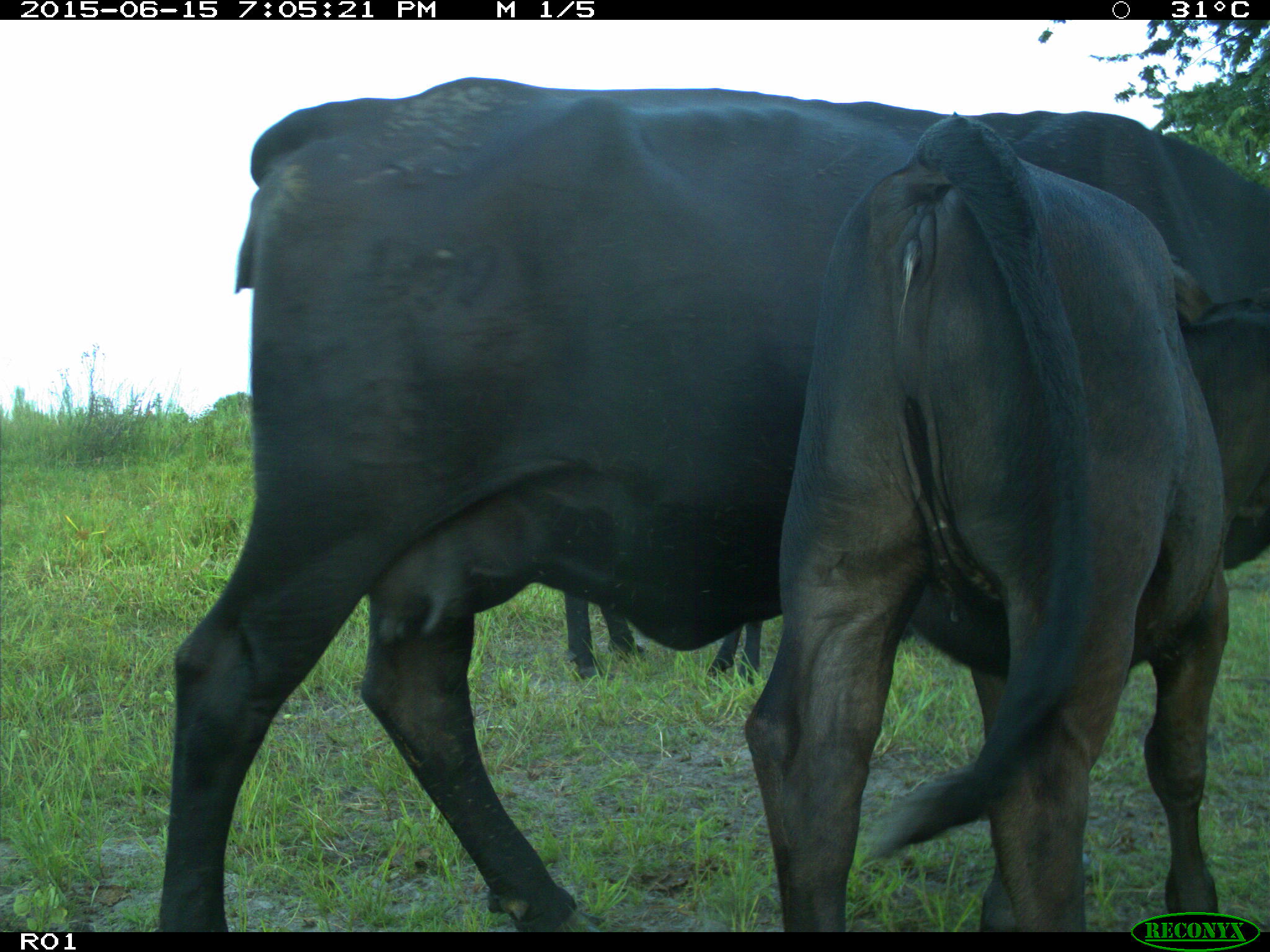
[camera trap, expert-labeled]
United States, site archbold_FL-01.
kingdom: Animalia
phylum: Chordata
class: Mammalia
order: Artiodactyla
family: Bovidae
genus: Bos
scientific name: Bos taurus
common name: domestic cow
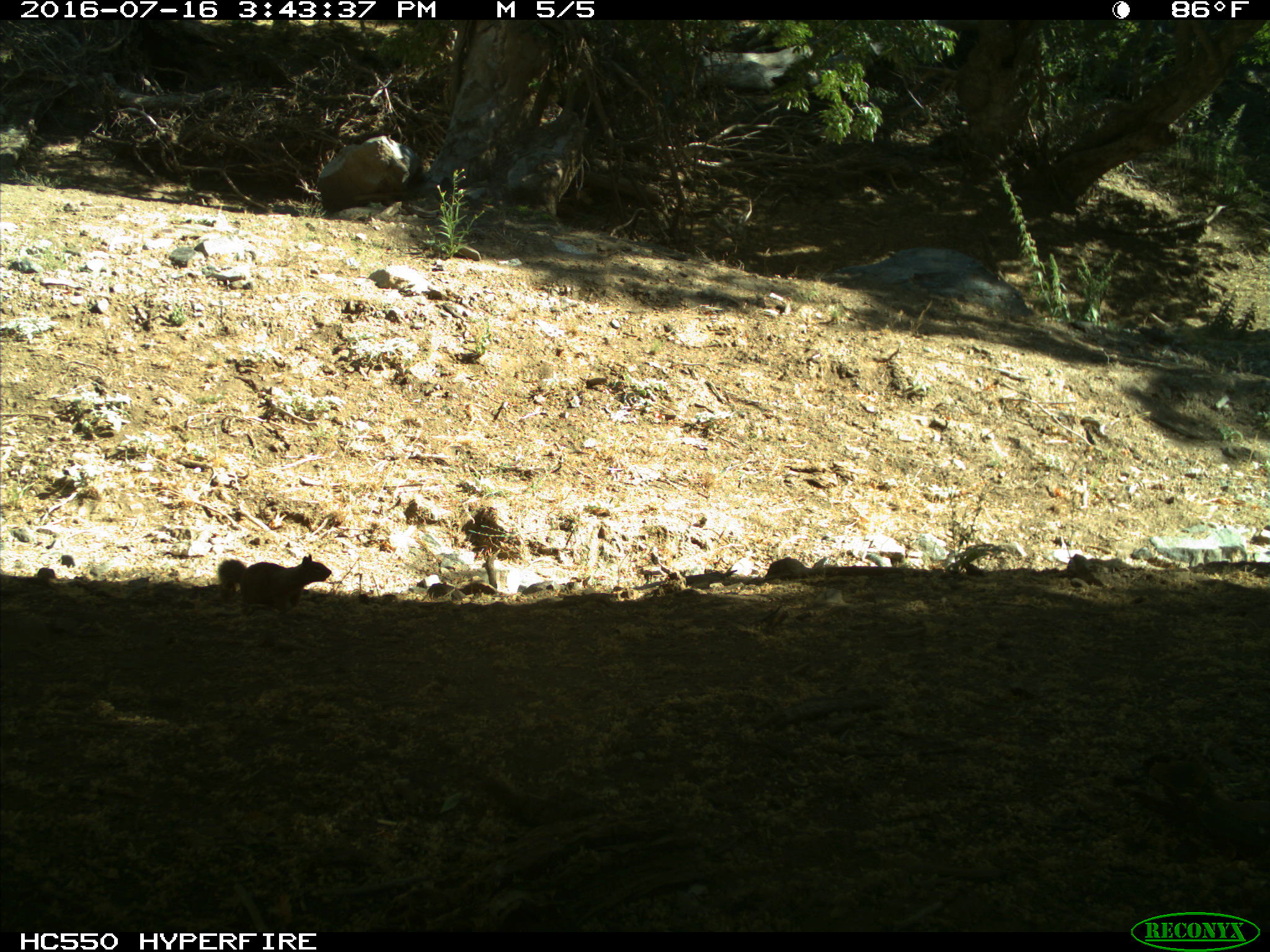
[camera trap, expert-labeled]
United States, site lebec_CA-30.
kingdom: Animalia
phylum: Chordata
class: Mammalia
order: Rodentia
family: Sciuridae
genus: Otospermophilus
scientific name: Otospermophilus beecheyi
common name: california ground squirrel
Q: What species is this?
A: Otospermophilus beecheyi (california ground squirrel).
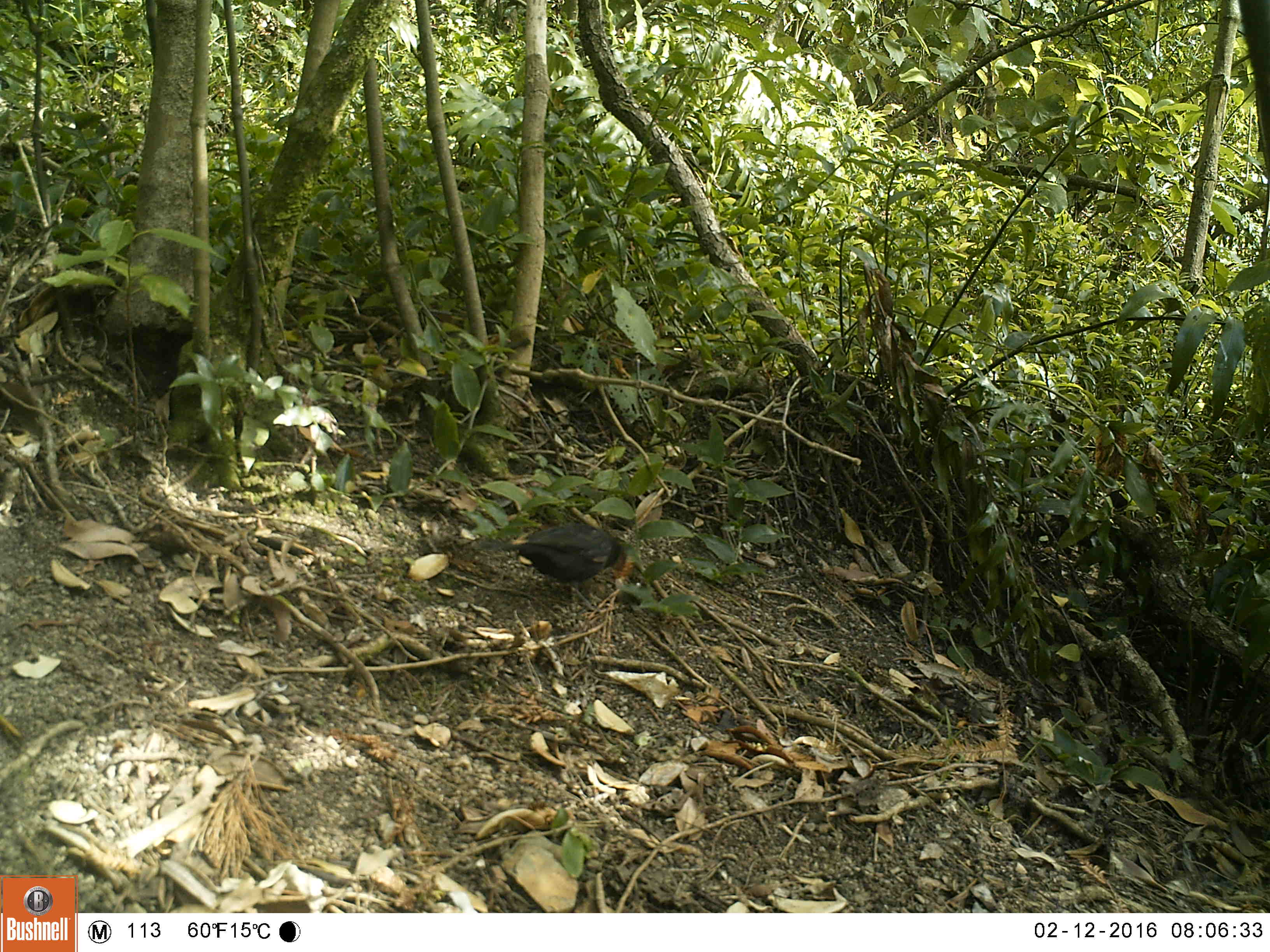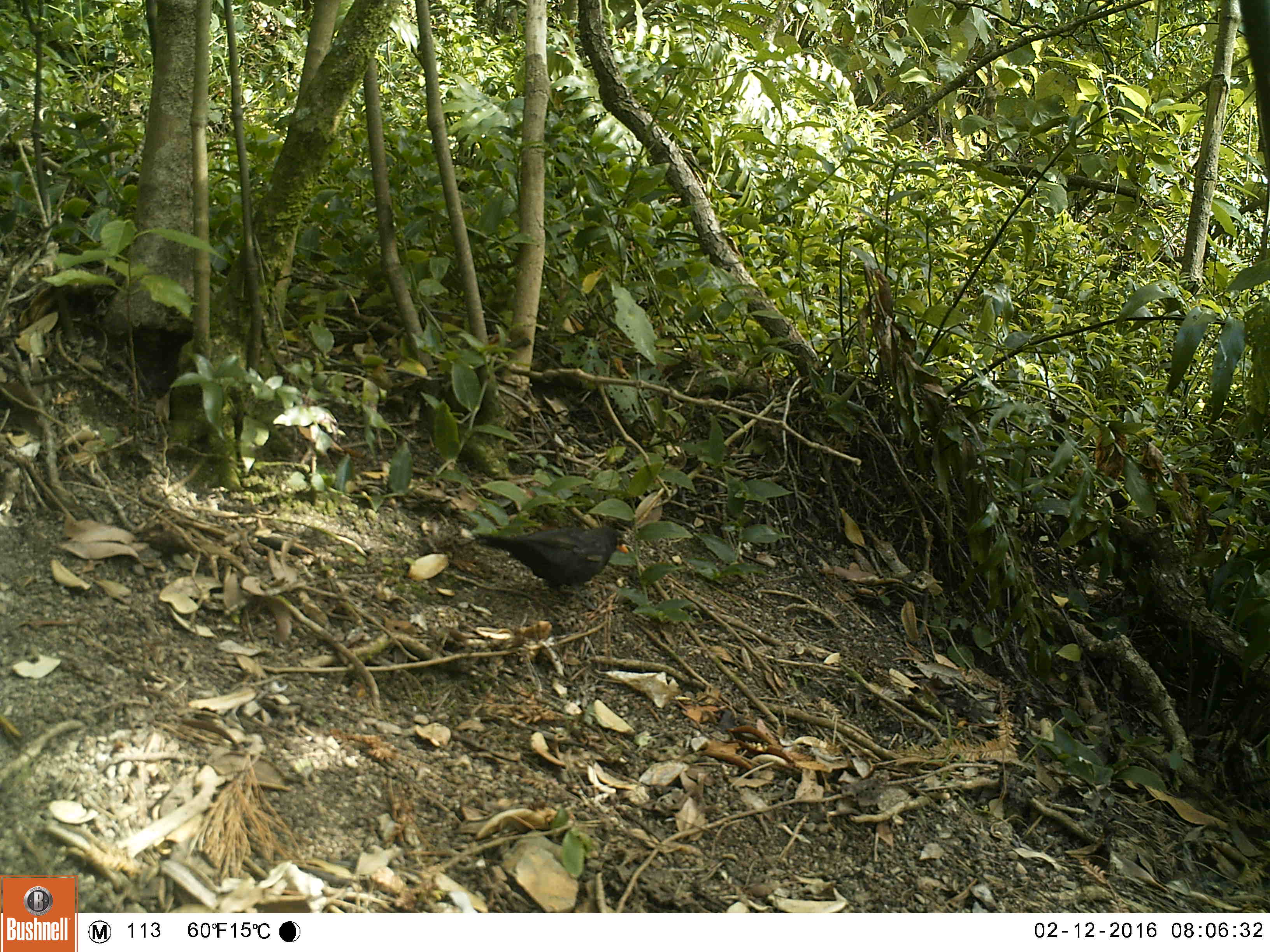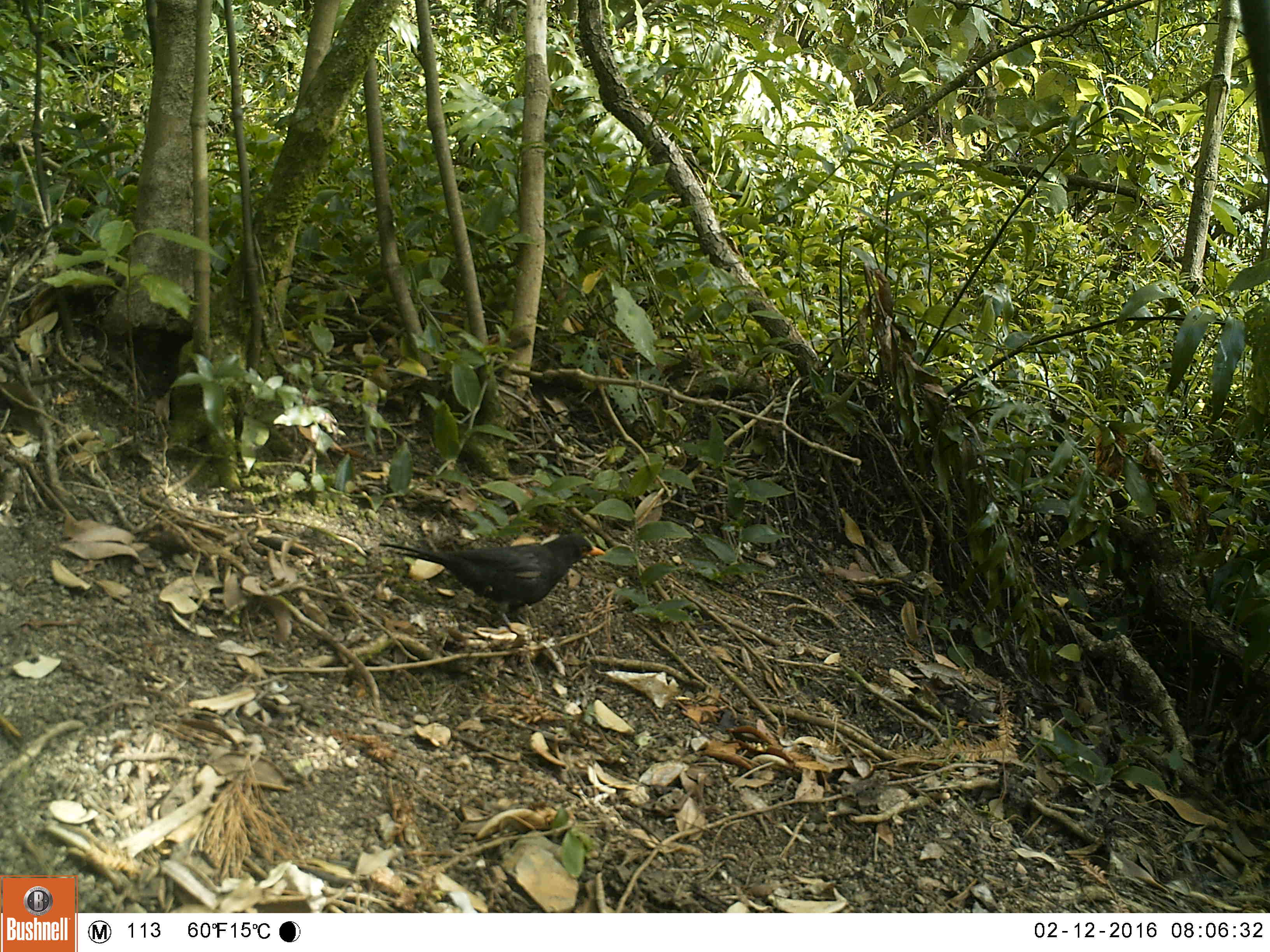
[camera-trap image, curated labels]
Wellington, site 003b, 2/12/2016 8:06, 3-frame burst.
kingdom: Animalia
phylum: Chordata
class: Aves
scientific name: Aves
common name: bird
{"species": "bird (Aves)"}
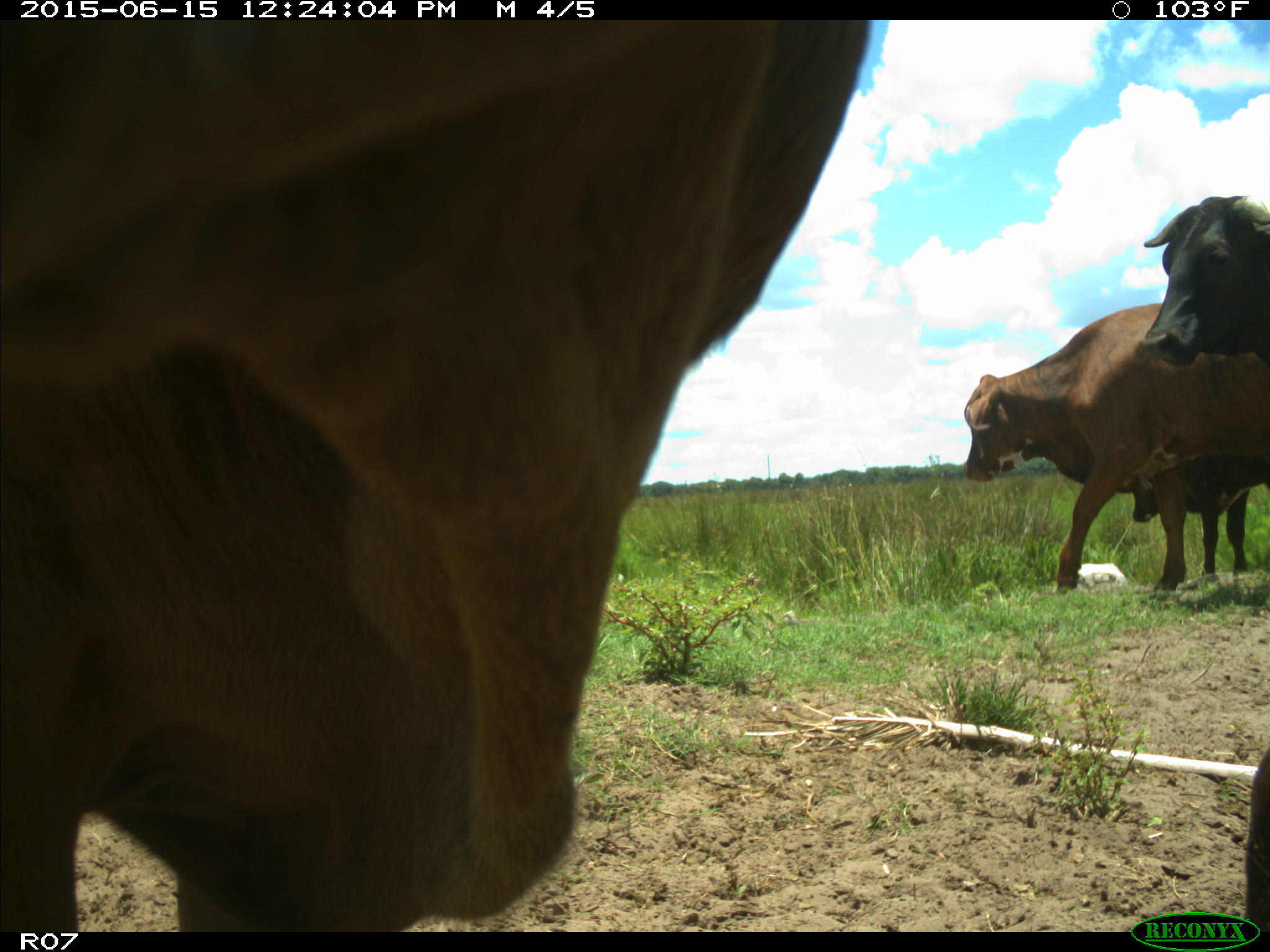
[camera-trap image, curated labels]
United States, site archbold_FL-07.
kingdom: Animalia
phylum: Chordata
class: Mammalia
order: Artiodactyla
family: Bovidae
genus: Bos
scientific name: Bos taurus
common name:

== Task to carry out ==
Wording must stay exact. Give again the lines from the line with "common name: bird" through the last line of the listing, both ends included, without pictures.

== Solution to this problem ==
common name: bird
{"species": "bird (Aves)"}
[camera-trap image, curated labels]
United States, site archbold_FL-07.
kingdom: Animalia
phylum: Chordata
class: Mammalia
order: Artiodactyla
family: Bovidae
genus: Bos
scientific name: Bos taurus
common name:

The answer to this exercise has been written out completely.